» WORK TO COMPLETE: Extract, word for word, everything from "Hierarchical hybrid ITS network architecture is" down to "is called static." in the passage on hybrid ITS network architectures below.

» SOURCE EXTRACT:
┄┄┄┄┄┄┄┄┄┄

Hierarchical hybrid ITS network architecture is based around the concept of assigning network devices to separate levels [48]. Utilization of said levels allows devices to be assigned to separate groups, restrict or grant access to certain features, and send or receive specific information. Usually, devices are classified into public transport and public services, personal transportation and other device groups. In such network architecture, C-V2X is used for communication between public transport and public services, and can also be used for access to the internet. Meanwhile, DSRC-based networks are used for communication between personal transportation and communication between personal and public transportation. A hierarchical hybrid ITS network architecture, where each device is assigned to a certain level which does not change, is called static.
Hierarchical network architectures may also be dynamic, which means that levels, which are assigned to devices, may be updated and reassigned in response to changing network conditions. Dynamic hierarchical network architecture consists of multiple device groups [49,50,51,52,53]. Typically, devices are assigned to groups based on their position on the road. It is important to note, that every group must have a main device. The main device usually is an intermediary node or a device which has high network and computational resources. The goal of the main device is to control the connections and regulate network load. Regular devices (those, which are not main devices) can be connected to more than one main device. This enables regular devices to retransmit data between adjacent device groups. In this case, the C-V2X network is used for communication between main device and base station; communication between main devices; communication between main device and regular devices in its group. The DSRC network is used for connection between regular devices in the same group. The main advantage of this architecture is that the main device can collect information from regular devices and periodically transmit it to the base station or other data-processing device, which reduces the network load. The main disadvantage of this architecture is that the grouping process is lengthy, which limits the deployment capabilities in densely populated areas, such as city centers.
Flat ITS network architecture does not limit the connection type for device interconnections. Connection type between devices is chosen according to the network load, quality and distance. For example, if devices use C-V2X as default, they could switch to DSRC if network conditions change. Both DSRC and C-V2X parameters are constantly updated and the best possible connection method is chosen based on a pre-determined algorithm.
A hybrid ITS network comparison is shown in Table 2.

3. Commercial V2X Products

As was already mentioned in the previous chapter, both the automotive industry and the governments, as well as scientific institutions are making significant efforts to develop and promote architectural solutions for hybrid DSRC and C-V2X technologies that would sustain reliable and efficient V2X connections. The design and development of these technologies must not only offer new V2X communication schemes, assess their effectiveness and reliability in various mathematical analyses or computer simulations, but more importantly, demonstrate the real feasibility, i.e., how these theoretical algorithms operate in the real transport environment and whether they can be integrated with the current V2X systems installed by the large vehicle manufacturers. Therefore, this section will review the existing V2X R&D platforms and commercial products that could be used in developing versatile frameworks for ITS applications, research and for equipment deployed on modern vehicles or road infrastructure. In this section, we will also review and analyze on-market radio frequency chips, which could be used to develop new V2X systems that fit the DSRC and C-V2X communication technologies and covering all current standards.

┄┄┄┄┄┄┄┄┄┄

» SUPPLIED INFORMATION:
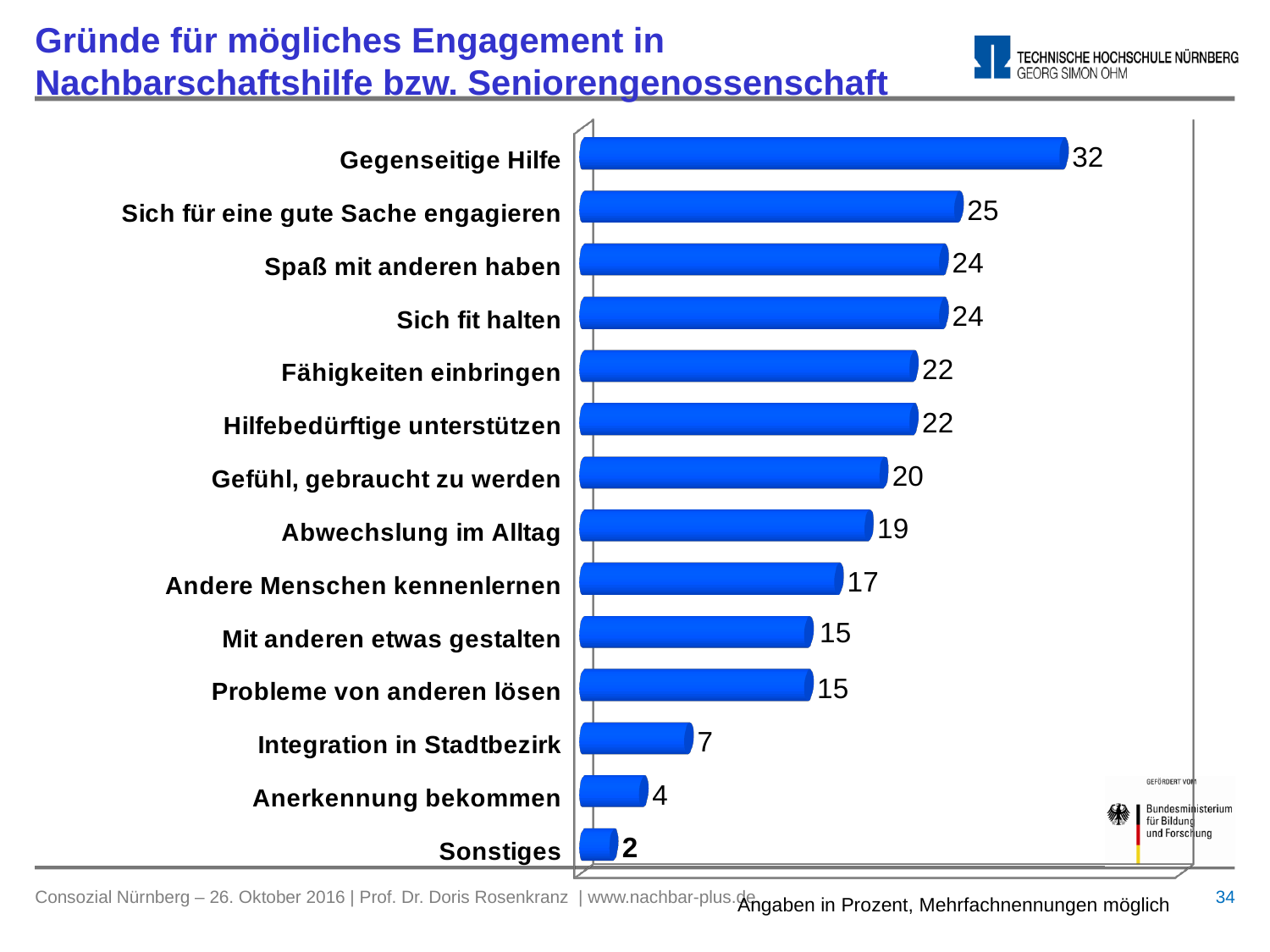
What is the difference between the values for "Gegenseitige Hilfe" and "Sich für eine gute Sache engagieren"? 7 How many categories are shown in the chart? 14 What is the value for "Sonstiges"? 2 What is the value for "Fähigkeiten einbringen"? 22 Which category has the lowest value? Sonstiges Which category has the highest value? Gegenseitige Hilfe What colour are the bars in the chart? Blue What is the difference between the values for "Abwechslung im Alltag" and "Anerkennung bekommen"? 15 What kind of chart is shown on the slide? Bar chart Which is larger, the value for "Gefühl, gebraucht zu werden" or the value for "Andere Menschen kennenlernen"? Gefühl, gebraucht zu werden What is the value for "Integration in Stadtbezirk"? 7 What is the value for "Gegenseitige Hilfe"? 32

┄┄┄┄┄┄┄┄┄┄

» EXERCISE SOLUTION:
Hierarchical hybrid ITS network architecture is based around the concept of assigning network devices to separate levels [48]. Utilization of said levels allows devices to be assigned to separate groups, restrict or grant access to certain features, and send or receive specific information. Usually, devices are classified into public transport and public services, personal transportation and other device groups. In such network architecture, C-V2X is used for communication between public transport and public services, and can also be used for access to the internet. Meanwhile, DSRC-based networks are used for communication between personal transportation and communication between personal and public transportation. A hierarchical hybrid ITS network architecture, where each device is assigned to a certain level which does not change, is called static.